収入に対する不動産価格の割合とQOLの関係を表示してみました。

香港がずば抜けて高い位置にいますね。

QOLで比較するとイランやスリランカ、中国、韓国なんかも不動産価格が高い結果になっています。

ちなみに日本は他国に埋もれて見えませんが、QOLが164.06、不動産のIndexが76.01と結構右下のグループに位置しています。

これだけで見ると日本はかなり良いですね。

 

日本はQOLに対して通勤時間が長い傾向にある

次に日本に焦点を当てます。

日本は全ての項目において平均を上回る結果となりました。

しかし、QOLで比較すると、通勤時間は他国に比べて少し長い傾向にあります。

 

基本的には右下がりの傾向にあります。

中でもコスタリカの通勤時間はずば抜けていますね。

----

国ごとのQOLを不動産価格や通勤時間と比べた本文の続きを、最後の文の後から書いてください。

----

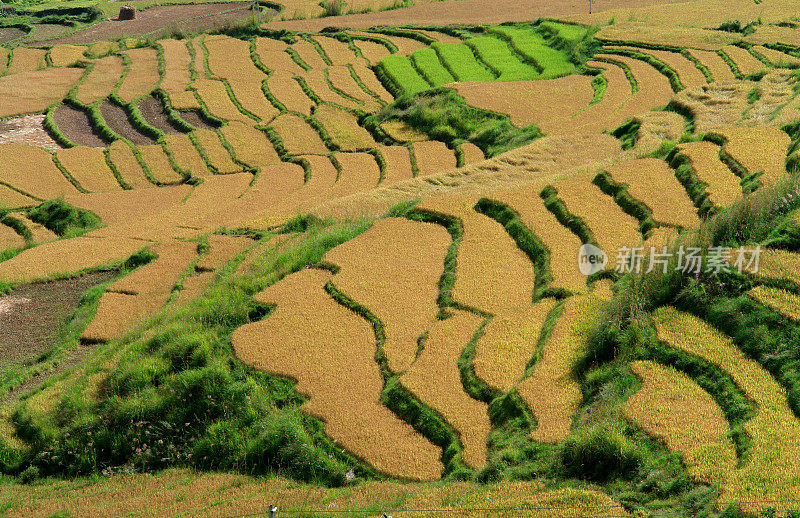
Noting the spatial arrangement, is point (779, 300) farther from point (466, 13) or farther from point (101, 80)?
point (466, 13)

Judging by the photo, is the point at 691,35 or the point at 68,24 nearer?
the point at 691,35

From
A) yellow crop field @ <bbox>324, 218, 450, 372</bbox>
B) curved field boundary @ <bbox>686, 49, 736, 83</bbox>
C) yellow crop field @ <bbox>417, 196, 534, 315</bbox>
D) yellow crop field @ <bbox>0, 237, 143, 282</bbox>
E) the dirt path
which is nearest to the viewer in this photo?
yellow crop field @ <bbox>324, 218, 450, 372</bbox>

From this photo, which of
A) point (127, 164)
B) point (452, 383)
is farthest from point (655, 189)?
Answer: point (127, 164)

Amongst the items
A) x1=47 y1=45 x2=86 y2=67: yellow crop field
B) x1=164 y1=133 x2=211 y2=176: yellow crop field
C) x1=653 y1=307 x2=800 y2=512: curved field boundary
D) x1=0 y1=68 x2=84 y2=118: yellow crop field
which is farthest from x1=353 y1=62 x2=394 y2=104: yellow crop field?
x1=653 y1=307 x2=800 y2=512: curved field boundary

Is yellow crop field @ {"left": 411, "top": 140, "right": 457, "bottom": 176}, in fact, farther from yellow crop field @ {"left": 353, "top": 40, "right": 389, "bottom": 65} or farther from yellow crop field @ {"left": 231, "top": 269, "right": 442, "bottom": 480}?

----

:: 回答欄 ::
 

一方で、日本は同じくらいのQOLであるアメリカやスペイン、スロベニアなどと比べると通勤時間が長い結果となっています。

日本の場合は東京の一極集中が進んで、多くの人が郊外に住んでいます。

その結果、通勤時間は長くなりがちです。

前述の通り、通勤時間の長さはQOLに大きく影響するので、家が狭くなっても職場の近くに住むことができると良さそうです。

 

やっぱり北欧が強い

最後に北欧について見ておきます。

QOLでよく上位に登場するのが北欧諸国です。

ここでも見ていきます。

Wikipediaによると北欧の定義はこうです。

「欧」とは「欧州・欧羅巴(ヨーロッパ)」の意であり、日本語では「北欧」と「北ヨーロッパ」に明確な字義の違いはなく、しばしば同義語とされる。

ノルウェー、スウェーデン、デンマーク、フィンランドに、バルト三国(エストニア、ラトヴィア、リトアニア)、ブリテン諸島、アイスランドを含む。

Wikipedia「北欧」より

 

これらの国とそれ以外の国で比較してみます。

今回のデータで存在したのは、ブリテン諸島を除く「フィンランド、ノルウェー、スウェーデン、アイスランド、デンマーク、エストニア、ラトビア、リトアニア」の8カ国でした。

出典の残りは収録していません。